Question

An electron in a magnetic field moves counterclockwise on a circle in the \(x y\) -plane, with a cyclotron frequency of \(\omega=1.2 \cdot 10^{12} \mathrm{~Hz}\). What is the magnetic field, \(\vec{B}\) ?

Short answer

Answer: The magnetic field acting on the electron is \(\vec{B} = 6.84 \times 10^{-4} \mathrm{T} \hat{z}\).

Step-by-step solution

Formula for cyclotron frequency

The formula for cyclotron frequency is given by: \(\omega = \frac{qB}{m}\) where \(\omega\) is the cyclotron frequency, \(q\) is the charge of the particle, \(B\) is the magnitude of the magnetic field, and \(m\) is the mass of the particle. For an electron, the charge \(q = -e\) and the mass \(m = m_e\), where \(e = 1.6 \times 10^{-19} \mathrm{C}\) and \(m_e = 9.11 \times 10^{-31} \mathrm{kg}\).

Rearranging the formula to find the magnitude of the magnetic field

Rearrange the formula to solve for the magnitude of the magnetic field \(B\): \(B = \frac{m\omega}{q}\)

Substitute the known values and calculate the magnetic field magnitude

Substitute the given value of \(\omega\) and known values of \(e\) and \(m_e\) into the formula and calculate \(B\): \(B = \frac{(9.11 \times 10^{-31} \mathrm{kg})(1.2 \times 10^{12} \mathrm{s}^{-1})}{1.6 \times 10^{-19} \mathrm{C}}\) After calculating, we get: \(B = 6.84 \times 10^{-4} \mathrm{T}\)

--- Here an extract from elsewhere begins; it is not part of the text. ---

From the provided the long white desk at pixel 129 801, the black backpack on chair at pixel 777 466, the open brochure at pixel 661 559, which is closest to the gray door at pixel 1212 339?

Determine the direction of the magnetic field

Here, as the electron moves in counterclockwise direction, the direction of the magnetic field \(\vec{B}\) must be perpendicular to the plane of its motion (xy-plane), along the positive z-direction. This follows the right-hand rule. So, the magnetic field \(\vec{B}\) is: \(\vec{B} = 6.84 \times 10^{-4} \mathrm{T} \hat{z}\)

Key concepts

Magnetic Field Calculation

When calculating the magnetic field for a moving electron, we start by using the concept of cyclotron frequency. The formula for cyclotron frequency is:

• \( \omega = \frac{qB}{m} \)

This formula helps us understand the relationship between the charge of the particle, the mass of the particle, and the magnetic field. Here, \( \omega \) represents the cyclotron frequency, \( q \) is the charge, \( B \) is the magnitude of the magnetic field, and \( m \) is the mass of the particle.
For an electron, \( q = -e \) and \( m = m_e \), where \( e \) is the elementary charge \( (1.6 \times 10^{-19} \mathrm{C}) \) and the electron mass is \( m_e = 9.11 \times 10^{-31} \mathrm{kg} \).
To find the magnitude of the magnetic field, we rearrange the formula:

• \( B = \frac{m\omega}{q} \)

The known value of \( \omega \) and the constants for \( e \) and \( m_e \) are substituted into this equation to calculate the magnetic field. This calculation gives us the field magnitude, \( B = 6.84 \times 10^{-4} \mathrm{T} \).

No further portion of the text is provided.